WORK TO COMPLETE: Write out the whole listing again, exactly.

-- Start of RECORDS FOR THIS EXERCISE --

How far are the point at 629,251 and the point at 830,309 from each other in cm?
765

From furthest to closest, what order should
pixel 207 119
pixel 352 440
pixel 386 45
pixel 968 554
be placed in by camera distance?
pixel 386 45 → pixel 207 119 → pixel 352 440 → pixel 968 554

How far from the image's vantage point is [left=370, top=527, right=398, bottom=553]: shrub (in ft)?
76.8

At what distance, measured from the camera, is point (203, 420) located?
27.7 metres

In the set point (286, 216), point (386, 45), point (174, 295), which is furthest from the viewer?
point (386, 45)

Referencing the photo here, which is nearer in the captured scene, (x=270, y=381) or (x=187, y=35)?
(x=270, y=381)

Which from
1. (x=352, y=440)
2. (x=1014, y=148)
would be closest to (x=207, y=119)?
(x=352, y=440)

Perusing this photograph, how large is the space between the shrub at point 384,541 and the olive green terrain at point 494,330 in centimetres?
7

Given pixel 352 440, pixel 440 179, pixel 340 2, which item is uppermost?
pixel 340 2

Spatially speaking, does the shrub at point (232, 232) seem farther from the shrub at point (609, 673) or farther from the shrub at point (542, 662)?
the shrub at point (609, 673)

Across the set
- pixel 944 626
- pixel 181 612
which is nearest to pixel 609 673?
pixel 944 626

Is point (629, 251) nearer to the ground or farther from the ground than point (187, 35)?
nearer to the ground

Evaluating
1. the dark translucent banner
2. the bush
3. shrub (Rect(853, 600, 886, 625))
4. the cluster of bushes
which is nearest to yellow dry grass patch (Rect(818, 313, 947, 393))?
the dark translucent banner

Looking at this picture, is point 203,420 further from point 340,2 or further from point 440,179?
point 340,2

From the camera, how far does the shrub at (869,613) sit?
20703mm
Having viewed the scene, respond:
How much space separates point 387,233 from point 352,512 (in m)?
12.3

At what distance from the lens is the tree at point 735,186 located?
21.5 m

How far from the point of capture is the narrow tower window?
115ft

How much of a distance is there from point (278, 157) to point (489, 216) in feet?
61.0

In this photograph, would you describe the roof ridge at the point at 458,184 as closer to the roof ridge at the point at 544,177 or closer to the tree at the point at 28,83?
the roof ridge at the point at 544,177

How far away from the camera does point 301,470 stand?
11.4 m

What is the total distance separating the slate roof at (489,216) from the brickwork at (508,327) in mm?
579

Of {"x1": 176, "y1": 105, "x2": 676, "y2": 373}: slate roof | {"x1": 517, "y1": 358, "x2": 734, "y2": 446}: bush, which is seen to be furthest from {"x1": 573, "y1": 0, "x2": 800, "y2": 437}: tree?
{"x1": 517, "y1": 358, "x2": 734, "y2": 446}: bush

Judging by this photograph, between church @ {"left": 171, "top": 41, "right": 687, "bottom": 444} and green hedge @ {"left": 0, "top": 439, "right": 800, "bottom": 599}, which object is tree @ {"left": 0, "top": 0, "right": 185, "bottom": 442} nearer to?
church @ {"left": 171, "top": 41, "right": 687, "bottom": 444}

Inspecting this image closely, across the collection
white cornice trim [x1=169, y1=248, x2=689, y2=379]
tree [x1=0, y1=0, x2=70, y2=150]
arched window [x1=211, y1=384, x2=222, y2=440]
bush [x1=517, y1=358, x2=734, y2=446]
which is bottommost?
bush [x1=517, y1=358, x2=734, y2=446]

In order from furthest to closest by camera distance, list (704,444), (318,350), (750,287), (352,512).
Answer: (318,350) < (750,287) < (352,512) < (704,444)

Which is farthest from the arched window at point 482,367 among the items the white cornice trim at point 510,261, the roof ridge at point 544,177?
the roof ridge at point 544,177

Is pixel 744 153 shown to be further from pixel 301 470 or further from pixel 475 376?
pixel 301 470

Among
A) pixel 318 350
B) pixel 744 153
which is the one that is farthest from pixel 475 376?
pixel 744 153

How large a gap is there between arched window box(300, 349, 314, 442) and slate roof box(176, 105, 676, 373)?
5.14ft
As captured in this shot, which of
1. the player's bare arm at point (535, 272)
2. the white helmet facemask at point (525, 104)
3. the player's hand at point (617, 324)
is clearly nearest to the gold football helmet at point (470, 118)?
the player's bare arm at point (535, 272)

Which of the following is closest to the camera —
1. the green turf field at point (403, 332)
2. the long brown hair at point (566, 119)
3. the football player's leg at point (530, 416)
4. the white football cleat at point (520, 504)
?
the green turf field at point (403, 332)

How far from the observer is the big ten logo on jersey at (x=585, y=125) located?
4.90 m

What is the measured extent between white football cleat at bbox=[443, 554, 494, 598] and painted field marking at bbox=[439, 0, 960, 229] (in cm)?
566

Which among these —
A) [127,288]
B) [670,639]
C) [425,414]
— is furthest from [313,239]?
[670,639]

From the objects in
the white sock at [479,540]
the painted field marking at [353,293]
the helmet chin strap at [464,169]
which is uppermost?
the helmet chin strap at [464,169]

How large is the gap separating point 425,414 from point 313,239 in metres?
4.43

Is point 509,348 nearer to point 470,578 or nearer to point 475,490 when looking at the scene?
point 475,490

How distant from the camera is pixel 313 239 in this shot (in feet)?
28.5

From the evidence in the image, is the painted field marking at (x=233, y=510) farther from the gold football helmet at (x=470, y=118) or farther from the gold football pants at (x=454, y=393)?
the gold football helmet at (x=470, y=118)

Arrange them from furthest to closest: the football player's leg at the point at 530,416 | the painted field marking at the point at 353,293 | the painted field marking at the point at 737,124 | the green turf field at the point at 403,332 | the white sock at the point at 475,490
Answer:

-- End of RECORDS FOR THIS EXERCISE --

RESPONSE TO THE EXERCISE:
How far are the point at 629,251 and the point at 830,309 from each other in cm?
765

From furthest to closest, what order should
pixel 207 119
pixel 352 440
pixel 386 45
pixel 968 554
be placed in by camera distance?
pixel 386 45 → pixel 207 119 → pixel 352 440 → pixel 968 554

How far from the image's vantage point is [left=370, top=527, right=398, bottom=553]: shrub (in ft)?
76.8

At what distance, measured from the camera, is point (203, 420) located?
27.7 metres

In the set point (286, 216), point (386, 45), point (174, 295), which is furthest from the viewer?
point (386, 45)

Referencing the photo here, which is nearer in the captured scene, (x=270, y=381) or (x=187, y=35)?
(x=270, y=381)

Which from
1. (x=352, y=440)
2. (x=1014, y=148)
would be closest to (x=207, y=119)?
(x=352, y=440)

Perusing this photograph, how large is the space between the shrub at point 384,541 and the olive green terrain at point 494,330 in centimetres?
7

Given pixel 352 440, pixel 440 179, pixel 340 2, which item is uppermost?
pixel 340 2

Spatially speaking, does the shrub at point (232, 232) seem farther from the shrub at point (609, 673) or farther from the shrub at point (542, 662)?
the shrub at point (609, 673)

Across the set
- pixel 944 626
- pixel 181 612
which is nearest to pixel 609 673?
pixel 944 626

Is point (629, 251) nearer to the ground or farther from the ground than point (187, 35)?
nearer to the ground

Evaluating
1. the dark translucent banner
2. the bush
3. shrub (Rect(853, 600, 886, 625))
4. the cluster of bushes
which is nearest to yellow dry grass patch (Rect(818, 313, 947, 393))?
the dark translucent banner

Looking at this picture, is point 203,420 further from point 340,2 or further from point 440,179?
point 340,2

From the camera, how far does the shrub at (869,613) sit?
20703mm
Having viewed the scene, respond:
How much space separates point 387,233 from point 352,512 (in m)?
12.3

At what distance from the lens is the tree at point 735,186 located?
21.5 m

How far from the point of capture is the narrow tower window?
115ft

How much of a distance is there from point (278, 157) to point (489, 216) in feet?
61.0

In this photograph, would you describe the roof ridge at the point at 458,184 as closer to the roof ridge at the point at 544,177 or closer to the tree at the point at 28,83?
the roof ridge at the point at 544,177

How far away from the camera does point 301,470 stand?
11.4 m

What is the total distance separating the slate roof at (489,216) from the brickwork at (508,327) in mm?
579

Of {"x1": 176, "y1": 105, "x2": 676, "y2": 373}: slate roof | {"x1": 517, "y1": 358, "x2": 734, "y2": 446}: bush, which is seen to be furthest from {"x1": 573, "y1": 0, "x2": 800, "y2": 437}: tree?
{"x1": 517, "y1": 358, "x2": 734, "y2": 446}: bush

Judging by this photograph, between church @ {"left": 171, "top": 41, "right": 687, "bottom": 444} and green hedge @ {"left": 0, "top": 439, "right": 800, "bottom": 599}, which object is tree @ {"left": 0, "top": 0, "right": 185, "bottom": 442} nearer to?
church @ {"left": 171, "top": 41, "right": 687, "bottom": 444}

Inspecting this image closely, across the collection
white cornice trim [x1=169, y1=248, x2=689, y2=379]
tree [x1=0, y1=0, x2=70, y2=150]
arched window [x1=211, y1=384, x2=222, y2=440]
bush [x1=517, y1=358, x2=734, y2=446]
which is bottommost?
bush [x1=517, y1=358, x2=734, y2=446]

In order from furthest to closest by camera distance, list (704,444), (318,350), (750,287), (352,512).
Answer: (318,350) < (750,287) < (352,512) < (704,444)

Which is farthest from the arched window at point 482,367 among the items the white cornice trim at point 510,261, the roof ridge at point 544,177?
the roof ridge at point 544,177

Is pixel 744 153 shown to be further from pixel 301 470 or further from pixel 475 376?
pixel 301 470

Among
A) pixel 318 350
B) pixel 744 153
which is the one that is farthest from pixel 475 376?
pixel 744 153

How large a gap is there between arched window box(300, 349, 314, 442) and slate roof box(176, 105, 676, 373)?
5.14ft
As captured in this shot, which of
1. the player's bare arm at point (535, 272)
2. the white helmet facemask at point (525, 104)
3. the player's hand at point (617, 324)
is clearly nearest to the gold football helmet at point (470, 118)?
the player's bare arm at point (535, 272)

Which of the following is closest to the camera —
1. the green turf field at point (403, 332)
2. the long brown hair at point (566, 119)
3. the football player's leg at point (530, 416)
4. the white football cleat at point (520, 504)
?
the green turf field at point (403, 332)

How far from the observer is the big ten logo on jersey at (x=585, y=125) located?
4.90 m

What is the measured extent between white football cleat at bbox=[443, 554, 494, 598] and painted field marking at bbox=[439, 0, 960, 229] (in cm)?
566

Which among these —
A) [127,288]
B) [670,639]
C) [425,414]
— is furthest from [313,239]?
[670,639]

From the objects in
the white sock at [479,540]
the painted field marking at [353,293]
the helmet chin strap at [464,169]
which is uppermost?
the helmet chin strap at [464,169]

How large is the gap separating point 425,414 from point 313,239 in metres?
4.43

Is point 509,348 nearer to point 470,578 or nearer to point 475,490 when looking at the scene?
point 475,490

How distant from the camera is pixel 313 239 in this shot (in feet)?
28.5

From the evidence in the image, is the painted field marking at (x=233, y=510) farther from the gold football helmet at (x=470, y=118) or farther from the gold football pants at (x=454, y=393)?
the gold football helmet at (x=470, y=118)

Arrange them from furthest to closest: the football player's leg at the point at 530,416 | the painted field marking at the point at 353,293 | the painted field marking at the point at 737,124 | the green turf field at the point at 403,332 | the white sock at the point at 475,490
Answer:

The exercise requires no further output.